The $2.1 billion road would run from Pound in Wise County through Dickinson and Buchanan counties in Virginia to Raleigh County in West Virginia. In a recent report, the Sierra Club said it's being built "for the express purpose of fossil fuel development" and allows companies to operate with minimal permitting as they scoop out coal and prepare the road bed.
Nor does the highway's price tag include the hidden environmental and human health costs of mountaintop removal mining, the Sierra Club says.
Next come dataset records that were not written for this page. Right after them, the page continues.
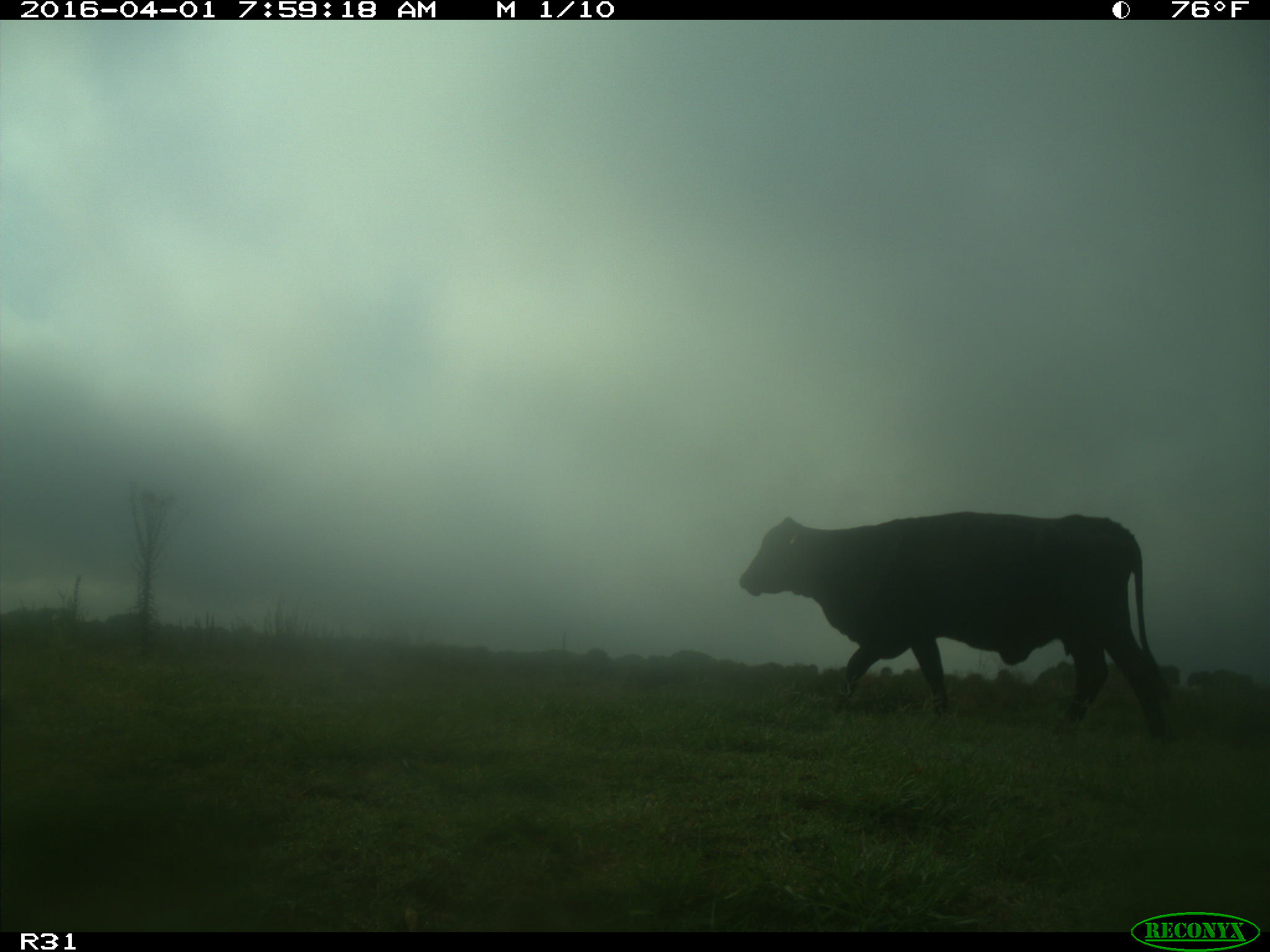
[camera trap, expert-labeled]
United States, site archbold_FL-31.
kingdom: Animalia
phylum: Chordata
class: Mammalia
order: Artiodactyla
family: Bovidae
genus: Bos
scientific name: Bos taurus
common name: domestic cow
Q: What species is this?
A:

The form of strip mining flat-tops mountains as workers blast apart the ridge tops to expose multiple seams of coal, then dump the resulting rubble and debris into valleys and streams below.
There isn't any need for the four-lane highway, either, the Sierra Club contends.
"Although the Coalfields Expressway is touted as an economic development activity, the region has little traffic demand," the report concludes, "and the road will bypass existing economic centers."
Advocates, however, say U.S. Route 121 will open the region to economic development and could be used by as many as 15,000 vehicles a day by 2035.
"It's like the baseball movie, 'Field of Dreams,'" says state Sen. Phillip Puckett, D-Russell. "If you build a road, people will come."
Virginia Department of Transportation spokeswoman Michelle Earl tells the Bluefield Daily Telegraph that Congress made the expressway a high priority corridor in the national system in 1995.
That action acknowledged the need for a new transportation corridor that would serve a region now served mainly by narrow, rural roads.
Earl said the highway will create tens of thousands of construction jobs over 17 years and could help create opportunity for the tourism, health care and transportation industries by creating a new shipping artery through Appalachia.
But the "synergy" with the coal industry is what makes it possible, she said.
Operators would have mined those reserves, anyway, Earl said. The partnership reduces the construction costs to taxpayers.